Deciding the Meaning of Success

With the birth of White Dahlia Design being the first step of living life consciously I had to ask myself the question "What does success look like?" and more importantly what shaped my vision of success and why do I believe it to be true?


When you're a kid, the ideas behind success are painted by your parents. Having been raised in a poor immigrant family, the vision that was painted for me was that success = wealth. Understandably so, since sometimes it takes having something like wealth to realize it doesn't provide as much happiness and contentment as you had thought.


Business School Graduation

When I left home for University, my vision of success continued to form in business school. The feeling of competition was fierce and we were all told and trained to be the next CEO of a multinational corporation. We were deeply immersed in the culture of getting to the top through competing in case competitions, landing the best co-op jobs, and comparing grades with your classmates. Without knowing it, my vision of success quickly became about ranking higher than my peers. Now I've learned that nothing kills happiness faster than comparing yourself to others.


Fast forward to graduation where we all dreamed of having a "career". In our cultural conditioning, this meant striving for one promotion after another to build up that image of success. Seven years into my "career" I was finally able to slow down for a minute to begin examining my ideas about success. I realized that with these ideals, I hadn't thought about why I want them, it was just natural to want a great career with lots of money, recognition, and status, right?

(Assigned task 1)
Answer these questions from the essay on the meaning of success:
(a) What equation summed up the vision of success painted by the writer's family?
(b) What were business school students told and trained to become?
(c) How many years into the "career" was the writer able to slow down and examine ideas about success?
(Assigned task 2) Pick up the essay on the meaning of success after its final sentence and extend it by one paragraph in the same first-person voice.

(Supplied records)
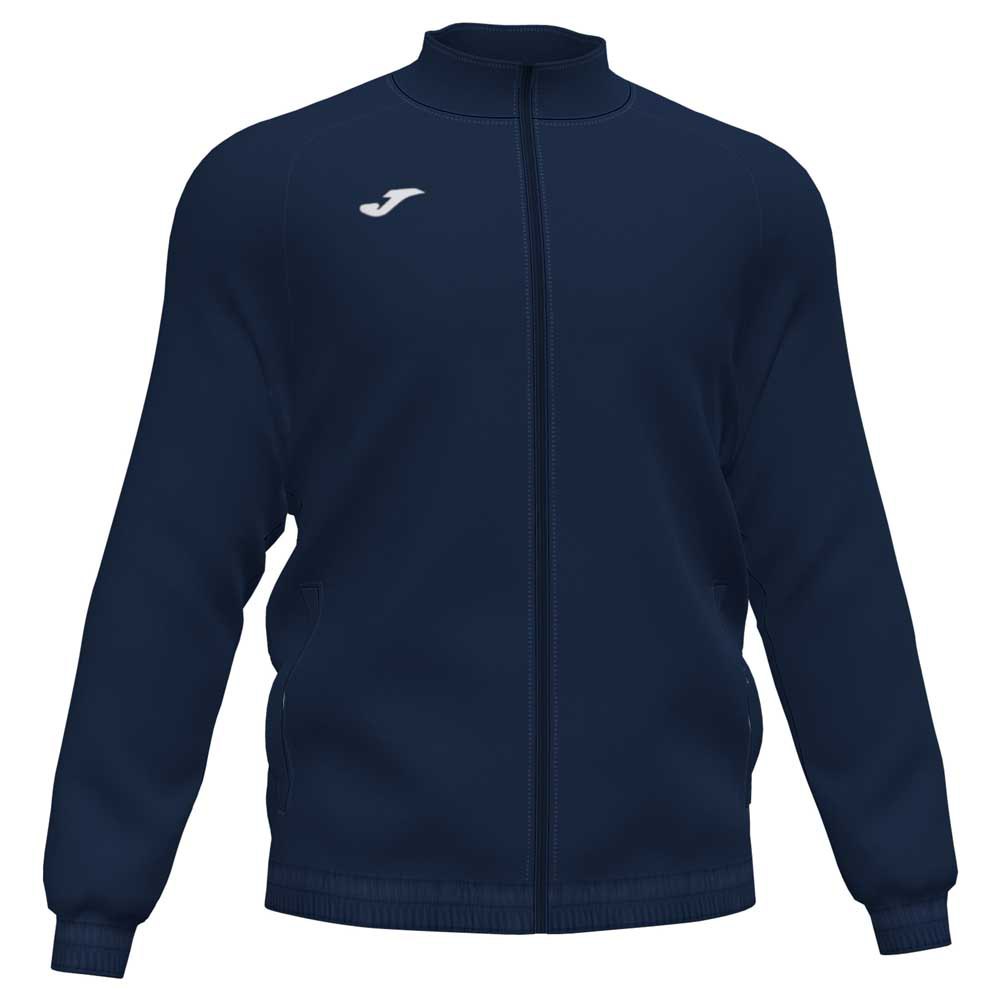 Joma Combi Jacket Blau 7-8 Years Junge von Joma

==

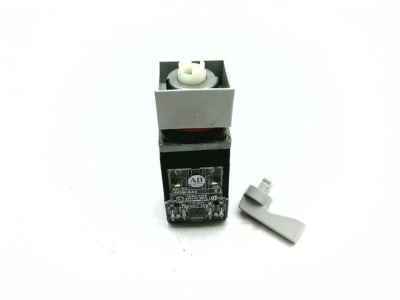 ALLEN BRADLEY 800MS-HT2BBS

(Exercise answer 1)
(a) Success = wealth.
(b) The next CEO of a multinational corporation.
(c) Seven years.

(Exercise answer 2)
Everything so far conditioned me to believe that vision of success. Then I thought, if I was hit by a bus tomorrow and hovered over my body would I be glad I focused on my career so much, or would I say, take me back so I could do this all differently? I realized it would be the latter. My new vision of success became being gentler and kinder to myself instead of pushing for more achievements and feeling guilty if I didn't reach my goals. Putting people first instead of getting things done. I take pride that as an entrepreneur where the to-do list is never-ending I always make time for my friends, family, and my love for travel. I realize that when I'll hover over my dead body, what will make me think "okay I did it the right way, time to go now" is the fact that I took the time to consider what truly felt right to me. For me, what felt feels right is having strong relationships where my people can depend on me, feel loved, and know that they have always been my priority.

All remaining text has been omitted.